EXERCISE DESCRIPTION ▸ Quote every line from the top of the listing down to and including the line that contains "order: Galliformes".

AVAILABLE RECORDS ▸
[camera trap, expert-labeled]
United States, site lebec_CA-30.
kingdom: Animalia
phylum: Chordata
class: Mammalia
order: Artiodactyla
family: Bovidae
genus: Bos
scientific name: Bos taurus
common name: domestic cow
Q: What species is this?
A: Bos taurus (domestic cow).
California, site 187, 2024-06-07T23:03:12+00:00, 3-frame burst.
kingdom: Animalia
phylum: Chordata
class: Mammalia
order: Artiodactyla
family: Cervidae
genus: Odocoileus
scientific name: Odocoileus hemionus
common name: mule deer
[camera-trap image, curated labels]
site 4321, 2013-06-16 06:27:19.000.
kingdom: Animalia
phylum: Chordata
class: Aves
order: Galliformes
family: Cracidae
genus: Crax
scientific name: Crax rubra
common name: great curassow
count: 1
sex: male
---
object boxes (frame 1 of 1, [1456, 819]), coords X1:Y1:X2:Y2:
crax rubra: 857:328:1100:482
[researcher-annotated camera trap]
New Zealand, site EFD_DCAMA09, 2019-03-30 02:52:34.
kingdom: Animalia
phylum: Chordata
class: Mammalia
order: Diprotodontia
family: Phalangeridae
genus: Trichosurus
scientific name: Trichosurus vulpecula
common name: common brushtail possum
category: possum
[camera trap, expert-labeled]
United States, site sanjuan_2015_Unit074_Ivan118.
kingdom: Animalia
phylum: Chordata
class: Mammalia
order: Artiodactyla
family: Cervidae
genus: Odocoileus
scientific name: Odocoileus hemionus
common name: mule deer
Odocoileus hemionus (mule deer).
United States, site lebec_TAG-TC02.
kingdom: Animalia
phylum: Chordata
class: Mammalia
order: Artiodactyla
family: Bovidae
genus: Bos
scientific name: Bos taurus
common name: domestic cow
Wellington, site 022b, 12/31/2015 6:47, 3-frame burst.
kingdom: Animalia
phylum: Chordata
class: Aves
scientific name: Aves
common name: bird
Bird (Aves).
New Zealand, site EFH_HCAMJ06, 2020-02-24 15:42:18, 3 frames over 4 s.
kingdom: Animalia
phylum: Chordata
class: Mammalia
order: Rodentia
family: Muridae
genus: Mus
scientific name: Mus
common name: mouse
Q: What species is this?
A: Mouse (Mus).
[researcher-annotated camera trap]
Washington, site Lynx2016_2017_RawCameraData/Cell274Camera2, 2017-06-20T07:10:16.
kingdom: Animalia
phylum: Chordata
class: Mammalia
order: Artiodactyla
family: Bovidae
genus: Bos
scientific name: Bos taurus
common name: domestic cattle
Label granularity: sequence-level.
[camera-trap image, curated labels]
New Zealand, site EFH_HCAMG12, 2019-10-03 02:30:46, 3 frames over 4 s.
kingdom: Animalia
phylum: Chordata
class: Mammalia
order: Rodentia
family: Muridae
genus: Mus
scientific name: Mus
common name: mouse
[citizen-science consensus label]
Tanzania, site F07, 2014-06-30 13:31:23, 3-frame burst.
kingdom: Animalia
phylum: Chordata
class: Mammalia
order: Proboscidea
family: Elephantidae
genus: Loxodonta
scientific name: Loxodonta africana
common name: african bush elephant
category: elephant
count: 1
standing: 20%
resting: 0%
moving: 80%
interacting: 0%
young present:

YOUR RESPONSE ▸
[camera trap, expert-labeled]
United States, site lebec_CA-30.
kingdom: Animalia
phylum: Chordata
class: Mammalia
order: Artiodactyla
family: Bovidae
genus: Bos
scientific name: Bos taurus
common name: domestic cow
Q: What species is this?
A: Bos taurus (domestic cow).
California, site 187, 2024-06-07T23:03:12+00:00, 3-frame burst.
kingdom: Animalia
phylum: Chordata
class: Mammalia
order: Artiodactyla
family: Cervidae
genus: Odocoileus
scientific name: Odocoileus hemionus
common name: mule deer
[camera-trap image, curated labels]
site 4321, 2013-06-16 06:27:19.000.
kingdom: Animalia
phylum: Chordata
class: Aves
order: Galliformes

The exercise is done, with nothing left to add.